● **Task instructions**
Reproduce word for word the passage of the inequality post below that runs from "Remains to use" up to and including "is smooth .".
::: Exercise text :::
Some idea to go further :
We have the inequality :
$$f(x)=-4\cdot\left(1-x\right)\cdot x\cdot\left(\left(1-x\right)^{\frac{\left(-4\left(1-x\right)x-1\right)}{-2\left(1-x\right)}}\cdot x^{\frac{\left(-4\left(1-x\right)x-1\right)}{-2x}}\right)^{\frac{1}{2}}\left(x^{-\frac{1}{2x}}-\left(1-x\right)^{-\frac{1}{2\left(1-x\right)}}\right)\geq x^{2\left(1-x\right)}-\left(1-x\right)^{2x}\tag{E}$$
On $[0.5,0.6875]$
Now a good idea and a factorization is the expression :
$$\left(f\left(x\right)\right)^{2}+4\left(1-x\right)^{2x}x^{2\left(1-x\right)}$$
let $[0.5,0.55]$:
Then we have :
$$48\left(x-0.5\right)^{2}\geq \left(\left(1-x\right)^{\frac{1}{4\left(1-x\right)}}x^{-\frac{1}{4x}}-\left(1-x\right)^{-\frac{1}{4\left(1-x\right)}}x^{\frac{1}{4x}}\right)^{2}$$
Sketch of proof :
Denotes by :
$$n(x)=\left(1-x\right)^{\frac{1}{4\left(1-x\right)}}x^{-\frac{1}{4x}}$$ $$h\left(x\right)=\left(\left(1-x\right)^{\frac{1}{4\left(1-x\right)}}x^{-\frac{1}{4x}}-\left(1-x\right)^{-\frac{1}{4\left(1-x\right)}}x^{\frac{1}{4x}}\right)$$ And :
$$k(x)=-\left(1-x\right)^{-\frac{1}{4\left(1-x\right)}}x^{\frac{1}{4x}}$$
For $x\in[0.5,0.55]$ we have :
$$\frac{d}{dx}\left(\frac{d}{dx}h\left(x\right)\right)\leq \frac{\frac{d}{dx}\left(\frac{d}{dx}\left(\left(1-x\right)^{\frac{1}{4\left(1-x\right)}}x^{-\frac{1}{4x}}\right)\right)}{\left(1-x\right)^{\frac{1}{4\left(1-x\right)}}x^{-\frac{1}{4x}}}-\frac{\frac{d}{dx}\left(\frac{d}{dx}\left(-\left(1-x\right)^{-\frac{1}{4\left(1-x\right)}}x^{\frac{1}{4x}}\right)\right)}{-\left(1-x\right)^{-\frac{1}{4\left(1-x\right)}}x^{\frac{1}{4x}}}\leq 0$$
So the function $h(x)$ is concave and decreasing .
Remains to use a chord wich lies below the graph of the concave function $h(x)$
$(E)$ is an application of :
Let $-1\leq a<0$ and $0<x\leq y$ then we have :
$$r(x)=a\cdot x^{\frac{\left(a-1\right)}{2}}y^{\frac{\left(a-1\right)}{2}}\left(x-y\right)-x^{a}+y^{a}\geq 0\tag{G}$$
It's not hard to show that $r(x)$ is convex on $(0,y)$ then the tangent of $r(x)$ at $x=y$ lies below the graph of $r(x)$ . The rest is smooth .
::: Material provided :::
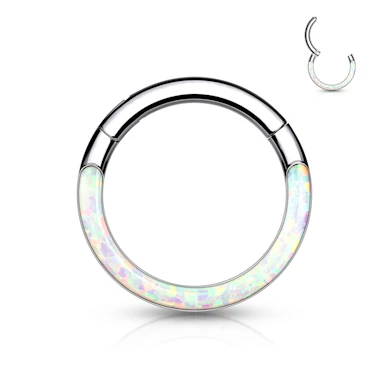 Ring made of titanium with a hinge and opal front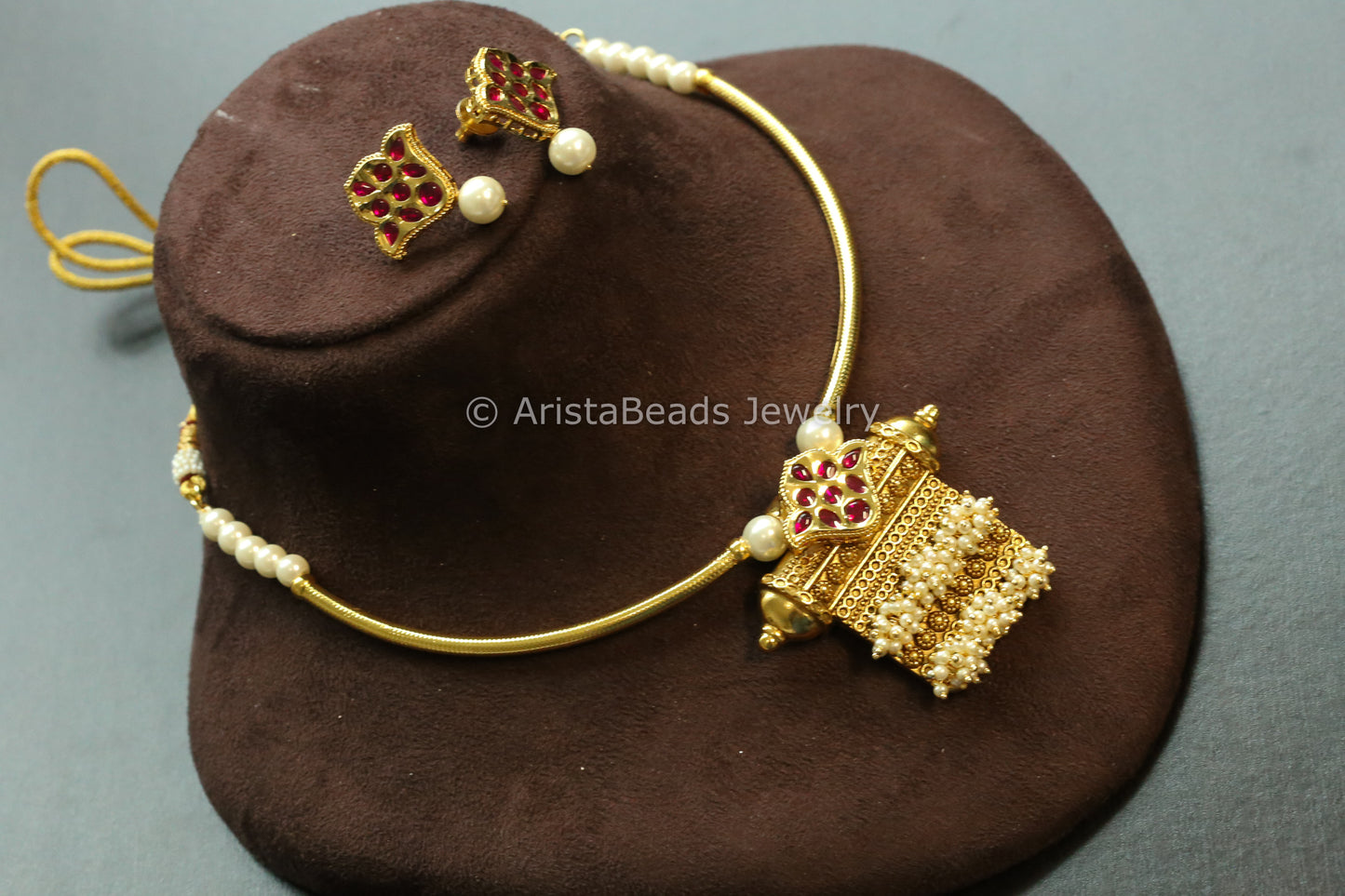 Dainty Ruby Tabeez Hasli Necklace Set (103-04)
:::
● **Exercise output**
Remains to use a chord wich lies below the graph of the concave function $h(x)$
$(E)$ is an application of :
Let $-1\leq a<0$ and $0<x\leq y$ then we have :
$$r(x)=a\cdot x^{\frac{\left(a-1\right)}{2}}y^{\frac{\left(a-1\right)}{2}}\left(x-y\right)-x^{a}+y^{a}\geq 0\tag{G}$$
It's not hard to show that $r(x)$ is convex on $(0,y)$ then the tangent of $r(x)$ at $x=y$ lies below the graph of $r(x)$ . The rest is smooth .